Exhaust: We’re relieved to know that no one was injured inside any of the Corvette facilities. This production setback should be little cause for concern for order holders—the plant has recovered from worse delays in the past 18 months. Bowling Green, Kentucky, is synonymous with Corvette and is a must-see destination for fans of America’s Sports Car, so the community—and everyone affected by the tornado in all six states—will remain in our thoughts.
Behold Ford’s new snorkel- and winch-toting Bronco Everglades
Intake: While there is already a plethora of off-road companies working on off-road essentials like a snorkel intake for the new Ford Bronco, Ford confirmed earlier this fall that it would also eventually offer the snorkel as a factory option with a new Bronco trim called the Everglades. BroncoNation posted the first photos of the Everglades model testing in partial camo, and sure enough, there’s a sweet-looking snorkel affixed to the passenger side of the windshield. There’s also a Warn winch, which like the snorkel will come installed from the factory. The snorkel will greatly bolster the Bronco’s existing 33.5 inches of water-fording capability (as measured with the Sasquatch package installed, which adds 35-inch tires). This Everglades trim—one of two Special Editions to come for the 2022 MY—will also use 35-inchers, but it’s not yet clear whether they will be available on the Everglades via the Sasquatch package or simply as standard equipment along with the snorkel and winch. In summer of 2022, all will be revealed.
Exhaust: Ford is making all the right moves with this Everglades Bronco.

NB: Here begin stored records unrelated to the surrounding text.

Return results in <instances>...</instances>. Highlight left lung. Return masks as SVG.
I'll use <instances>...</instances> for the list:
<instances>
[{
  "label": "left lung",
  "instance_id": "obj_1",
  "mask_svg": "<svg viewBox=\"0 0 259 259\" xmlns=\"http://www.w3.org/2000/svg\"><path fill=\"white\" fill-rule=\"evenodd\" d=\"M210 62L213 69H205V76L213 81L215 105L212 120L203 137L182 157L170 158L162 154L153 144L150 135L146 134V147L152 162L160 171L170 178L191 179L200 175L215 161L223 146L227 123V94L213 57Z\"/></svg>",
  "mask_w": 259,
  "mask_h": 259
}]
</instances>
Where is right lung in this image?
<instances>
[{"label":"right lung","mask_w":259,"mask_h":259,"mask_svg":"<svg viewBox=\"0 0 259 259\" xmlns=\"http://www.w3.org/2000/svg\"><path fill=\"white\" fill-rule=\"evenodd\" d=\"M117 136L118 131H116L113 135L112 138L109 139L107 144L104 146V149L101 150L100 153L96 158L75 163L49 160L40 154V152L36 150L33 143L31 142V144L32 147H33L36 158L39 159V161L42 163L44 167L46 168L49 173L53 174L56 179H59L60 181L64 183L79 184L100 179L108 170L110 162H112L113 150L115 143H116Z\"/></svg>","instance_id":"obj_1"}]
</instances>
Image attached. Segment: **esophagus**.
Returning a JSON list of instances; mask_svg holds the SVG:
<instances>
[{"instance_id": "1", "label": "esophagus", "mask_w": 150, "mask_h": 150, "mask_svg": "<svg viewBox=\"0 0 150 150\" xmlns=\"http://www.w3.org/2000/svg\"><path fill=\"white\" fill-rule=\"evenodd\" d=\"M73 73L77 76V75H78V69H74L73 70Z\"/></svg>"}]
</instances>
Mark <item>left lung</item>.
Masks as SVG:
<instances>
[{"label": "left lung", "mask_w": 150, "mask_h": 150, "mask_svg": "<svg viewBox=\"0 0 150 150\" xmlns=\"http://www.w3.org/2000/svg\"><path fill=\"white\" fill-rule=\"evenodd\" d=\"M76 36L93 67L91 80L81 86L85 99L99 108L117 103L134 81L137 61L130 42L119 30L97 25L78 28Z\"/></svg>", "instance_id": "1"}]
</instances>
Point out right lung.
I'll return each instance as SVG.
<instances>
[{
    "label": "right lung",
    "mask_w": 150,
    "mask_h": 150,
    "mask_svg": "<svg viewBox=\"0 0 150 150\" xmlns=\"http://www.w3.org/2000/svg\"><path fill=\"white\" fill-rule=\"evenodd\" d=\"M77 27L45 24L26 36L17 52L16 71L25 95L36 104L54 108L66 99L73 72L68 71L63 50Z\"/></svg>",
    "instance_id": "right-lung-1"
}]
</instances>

As automakers reach further and further into the aftermarket industry and grab accessories to install on their own factory lines, this package is both logical and exciting. As with most of these accessories, it’s not necessarily about what you’ll use a snorkel-equipped Bronco for on the regular, but what becomes possible should you find yourself needing to wade across a particularly gnarly stream. We’re also seriously digging that Eruption Green paint.